Is offensive surge a trend or passing fad?

DALLAS -- The offensive fireworks started Saturday night on the first possession with a soaring Rodrigue Beaubois grabbing an alley-oop lob from Jason Kidd with two hands high above the rim and slamming it down to the roar of the sellout crowd.

It included 27 points and a couple of big-bang, second-half 3-pointers from Dirk Nowitzki that provoked the big guy to stick out his tongue and bark as he headed back down the floor.

Highlights included Kidd canning four of his own 3-pointers in his most efficient offensive performance of the season and his first double-double as well. The high-intensity show ended with Jason Terry nailing two 3-pointers in the final 2:46 with the grand finale splashing down with 41.9 seconds to lock up the 106-99 victory the division-leading Spurs.

Dallas, now 26-20 with 20 games left, produced one of its best shooting games beyond the arc, finishing 11-of-24, while shooting 46.8 percent overall, a positive performance for a club that has been stuck at about 43 percent all season to rank in the bottom 10 of the league. When the Mavs shoot 45 percent or better, they're 14-2.

The 106 points represented the second highest total since Jan. 30 at Phoenix. The highest came two games earlier -- 107 against Washington -- to kick off this 3-0 homestand. In the middle was 101 points against Charlotte. The Mavs had reached 100 points just 10 times in the 41 games prior to the homestand and scored more than 102 points just four times.

Do the last three games signify a long-awaited offensive breakout? It's easy to dismiss the first two totals against NBA bottom-feeders Washington and Charlotte. And as Spurs point guard Tony Parker pointed out, he and this teammates were fatigued from Friday night's playoff atmosphere win at Oklahoma City.

So be it, but from a purely Mavs point of view, the sudden surge in points has to be viewed as a confidence-builder heading into the rugged final two weeks of March.

"I never view our team as lacking confidence,'' coach Rick Carlisle said. "We just need to play at a certain level and we have to have the right kind of presence on the court. Tonight, there were no lags. We've had lags in other games. Tonight, there couldn't be a lag and there wasn't.''

Well, maybe just one in the 18-point second quarter that only got to 18 thanks to Dirk Nowitzki scoring the final 12 points over the last seven minutes of the quarter. But Dallas responded with a 32-point third quarter and 60 points in the second half.

It's no coincidence that in the past three games in which the Mavs have averaged 104.7 points, Beaubois has stepped up to average 16.3 points, quite a boost for a team that had averaged 92.8 points in the nine games after the All-Star break for a 2-7 record. Only four teams are averaging triple digits in this quirky, shortened season -- San Antonio being one; Dallas not being one -- but just how big is it when the Mavs reach that magic mark?
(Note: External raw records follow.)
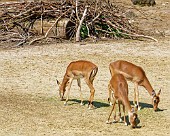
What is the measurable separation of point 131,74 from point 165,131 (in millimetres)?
1670

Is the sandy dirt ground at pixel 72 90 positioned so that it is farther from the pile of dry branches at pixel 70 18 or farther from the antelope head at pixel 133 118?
the pile of dry branches at pixel 70 18

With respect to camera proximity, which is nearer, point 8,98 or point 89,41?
point 8,98

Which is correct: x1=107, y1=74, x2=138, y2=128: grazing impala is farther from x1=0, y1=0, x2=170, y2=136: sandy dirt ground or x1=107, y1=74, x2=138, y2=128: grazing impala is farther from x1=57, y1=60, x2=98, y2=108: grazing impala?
x1=57, y1=60, x2=98, y2=108: grazing impala

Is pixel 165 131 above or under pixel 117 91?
under

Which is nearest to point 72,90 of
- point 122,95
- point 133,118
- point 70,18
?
point 122,95

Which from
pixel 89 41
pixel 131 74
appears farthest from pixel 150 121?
pixel 89 41

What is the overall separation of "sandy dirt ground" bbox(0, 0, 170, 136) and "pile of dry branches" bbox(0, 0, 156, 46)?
3.10ft

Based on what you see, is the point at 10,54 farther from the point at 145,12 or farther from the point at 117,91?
the point at 145,12

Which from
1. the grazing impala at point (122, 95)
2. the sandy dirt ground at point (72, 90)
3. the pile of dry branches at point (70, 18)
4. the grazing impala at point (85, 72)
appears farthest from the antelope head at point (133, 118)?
the pile of dry branches at point (70, 18)

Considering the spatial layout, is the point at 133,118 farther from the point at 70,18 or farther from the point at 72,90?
the point at 70,18

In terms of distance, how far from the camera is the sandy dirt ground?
8805 mm

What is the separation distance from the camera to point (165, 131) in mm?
8727

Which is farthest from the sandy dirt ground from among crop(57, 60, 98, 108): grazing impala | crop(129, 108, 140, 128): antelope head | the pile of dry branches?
the pile of dry branches

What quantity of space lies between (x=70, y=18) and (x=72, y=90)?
625 centimetres
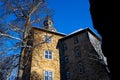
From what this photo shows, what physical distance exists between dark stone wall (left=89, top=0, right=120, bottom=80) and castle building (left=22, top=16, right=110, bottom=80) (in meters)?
18.2

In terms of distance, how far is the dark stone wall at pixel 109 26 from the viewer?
3525 millimetres

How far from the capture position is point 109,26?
3.70 meters

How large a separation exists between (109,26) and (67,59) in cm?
2418

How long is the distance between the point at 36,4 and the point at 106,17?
15000 millimetres

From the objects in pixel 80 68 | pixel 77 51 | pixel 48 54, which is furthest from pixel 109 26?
pixel 77 51

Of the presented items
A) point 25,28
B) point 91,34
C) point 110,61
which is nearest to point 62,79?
point 91,34

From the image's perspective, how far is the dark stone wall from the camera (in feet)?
11.6

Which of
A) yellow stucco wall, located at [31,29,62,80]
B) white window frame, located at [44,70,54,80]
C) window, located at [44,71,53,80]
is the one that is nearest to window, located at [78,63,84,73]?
yellow stucco wall, located at [31,29,62,80]

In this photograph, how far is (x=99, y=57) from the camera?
23.9 meters

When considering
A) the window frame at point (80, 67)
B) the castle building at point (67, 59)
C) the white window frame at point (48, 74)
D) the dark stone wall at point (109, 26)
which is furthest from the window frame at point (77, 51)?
the dark stone wall at point (109, 26)

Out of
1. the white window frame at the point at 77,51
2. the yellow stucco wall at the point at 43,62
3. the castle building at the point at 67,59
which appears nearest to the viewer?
the castle building at the point at 67,59

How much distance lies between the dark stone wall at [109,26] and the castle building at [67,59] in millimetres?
18227

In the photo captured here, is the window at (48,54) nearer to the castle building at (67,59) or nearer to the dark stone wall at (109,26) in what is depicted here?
the castle building at (67,59)

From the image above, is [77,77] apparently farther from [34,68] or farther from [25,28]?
[25,28]
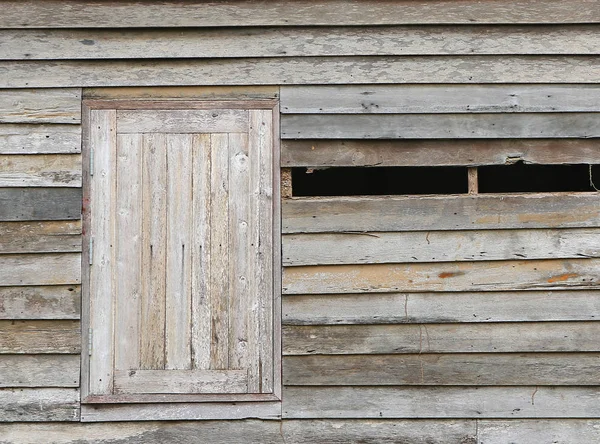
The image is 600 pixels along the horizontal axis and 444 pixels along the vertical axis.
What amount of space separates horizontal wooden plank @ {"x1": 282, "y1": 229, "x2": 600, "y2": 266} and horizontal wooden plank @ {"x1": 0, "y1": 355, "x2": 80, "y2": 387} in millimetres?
1279

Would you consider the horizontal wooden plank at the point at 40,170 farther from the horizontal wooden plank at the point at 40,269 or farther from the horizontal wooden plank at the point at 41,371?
the horizontal wooden plank at the point at 41,371

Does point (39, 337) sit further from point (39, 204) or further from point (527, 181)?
point (527, 181)

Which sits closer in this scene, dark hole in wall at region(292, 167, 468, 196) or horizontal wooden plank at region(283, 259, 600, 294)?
horizontal wooden plank at region(283, 259, 600, 294)

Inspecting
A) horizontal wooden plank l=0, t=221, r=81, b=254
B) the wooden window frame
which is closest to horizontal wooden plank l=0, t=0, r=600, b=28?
the wooden window frame

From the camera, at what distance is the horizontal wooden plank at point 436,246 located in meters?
3.63

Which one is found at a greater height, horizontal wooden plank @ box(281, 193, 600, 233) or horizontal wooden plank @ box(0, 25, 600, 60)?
horizontal wooden plank @ box(0, 25, 600, 60)

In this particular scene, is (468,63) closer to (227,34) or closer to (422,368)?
(227,34)

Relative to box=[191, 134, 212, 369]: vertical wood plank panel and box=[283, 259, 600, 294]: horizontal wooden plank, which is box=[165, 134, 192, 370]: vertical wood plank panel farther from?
box=[283, 259, 600, 294]: horizontal wooden plank

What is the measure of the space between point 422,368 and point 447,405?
0.79 feet

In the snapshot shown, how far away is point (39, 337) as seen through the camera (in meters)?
3.60

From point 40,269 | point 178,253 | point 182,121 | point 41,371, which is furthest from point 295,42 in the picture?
point 41,371

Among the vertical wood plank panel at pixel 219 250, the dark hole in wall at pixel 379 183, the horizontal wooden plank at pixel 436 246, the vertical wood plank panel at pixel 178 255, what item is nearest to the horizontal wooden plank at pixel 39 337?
the vertical wood plank panel at pixel 178 255

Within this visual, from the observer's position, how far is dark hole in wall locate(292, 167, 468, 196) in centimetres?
581

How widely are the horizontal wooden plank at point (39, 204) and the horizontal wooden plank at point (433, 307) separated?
1.27m
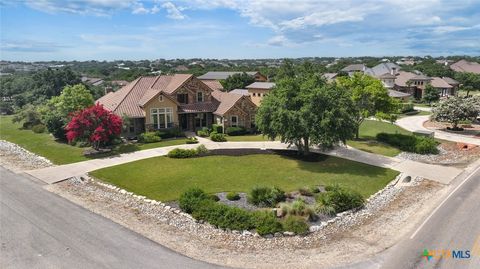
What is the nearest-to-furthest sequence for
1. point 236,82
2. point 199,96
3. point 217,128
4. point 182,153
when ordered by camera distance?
point 182,153 < point 217,128 < point 199,96 < point 236,82

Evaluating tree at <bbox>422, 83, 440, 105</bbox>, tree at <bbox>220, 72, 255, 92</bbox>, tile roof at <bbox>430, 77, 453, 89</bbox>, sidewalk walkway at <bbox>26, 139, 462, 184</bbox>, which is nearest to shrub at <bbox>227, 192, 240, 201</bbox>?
sidewalk walkway at <bbox>26, 139, 462, 184</bbox>

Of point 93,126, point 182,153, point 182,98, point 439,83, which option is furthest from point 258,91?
point 439,83

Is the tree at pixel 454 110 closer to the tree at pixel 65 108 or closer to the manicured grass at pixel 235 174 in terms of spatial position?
the manicured grass at pixel 235 174

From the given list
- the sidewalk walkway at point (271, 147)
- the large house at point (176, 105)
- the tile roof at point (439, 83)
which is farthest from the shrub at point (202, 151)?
the tile roof at point (439, 83)

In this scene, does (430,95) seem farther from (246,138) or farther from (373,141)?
(246,138)

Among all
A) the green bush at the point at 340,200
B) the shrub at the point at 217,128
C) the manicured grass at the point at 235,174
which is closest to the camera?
the green bush at the point at 340,200

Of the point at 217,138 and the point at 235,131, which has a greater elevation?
the point at 235,131

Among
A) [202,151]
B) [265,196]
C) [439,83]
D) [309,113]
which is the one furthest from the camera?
[439,83]
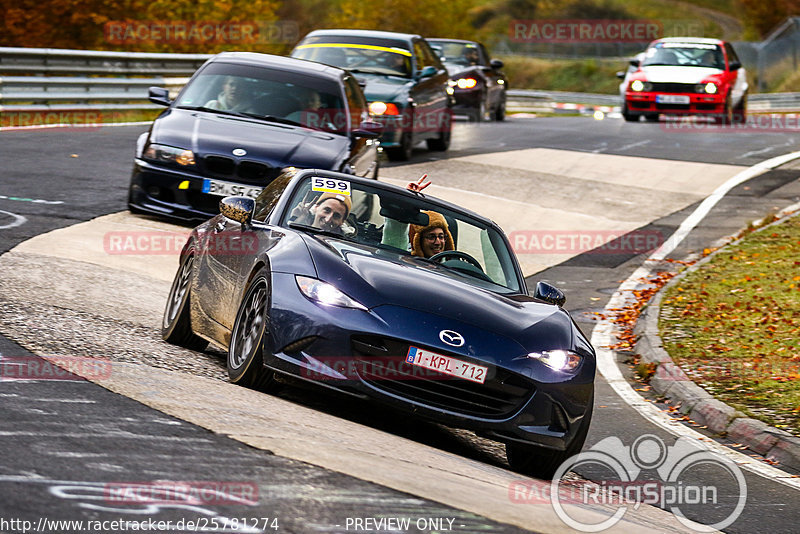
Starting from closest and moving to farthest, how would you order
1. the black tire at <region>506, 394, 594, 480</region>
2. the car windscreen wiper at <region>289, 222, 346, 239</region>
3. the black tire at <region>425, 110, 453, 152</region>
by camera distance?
the black tire at <region>506, 394, 594, 480</region> < the car windscreen wiper at <region>289, 222, 346, 239</region> < the black tire at <region>425, 110, 453, 152</region>

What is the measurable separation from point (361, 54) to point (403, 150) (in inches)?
66.3

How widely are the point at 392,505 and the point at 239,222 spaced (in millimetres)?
3664

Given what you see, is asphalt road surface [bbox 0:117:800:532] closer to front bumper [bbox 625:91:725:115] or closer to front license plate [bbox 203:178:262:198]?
front license plate [bbox 203:178:262:198]

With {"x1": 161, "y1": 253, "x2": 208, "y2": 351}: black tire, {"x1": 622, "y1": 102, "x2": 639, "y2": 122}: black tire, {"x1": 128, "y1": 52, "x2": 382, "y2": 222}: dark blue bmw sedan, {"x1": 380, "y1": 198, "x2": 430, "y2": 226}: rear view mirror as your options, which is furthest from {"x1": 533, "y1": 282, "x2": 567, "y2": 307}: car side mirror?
{"x1": 622, "y1": 102, "x2": 639, "y2": 122}: black tire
They're now 13-1 with the lone 100-point loss coming to the Thunder on a Kevin Durant buzzer-beater in the third game of the season.

"We were trying to be aggressive, penetrate, make the extra pass and guys were knocking down shots," Kidd said of Saturday's San Antonio win.

That was apparent with 21 assists on 37 field goals and by 25 free throws taken, seven more than the Spurs with their penetrating guards Parker and Manu Ginobili.

So is this recent offensive surge a trend or just a passing fad?

The Denver Nuggets on Monday night will be the next to find out.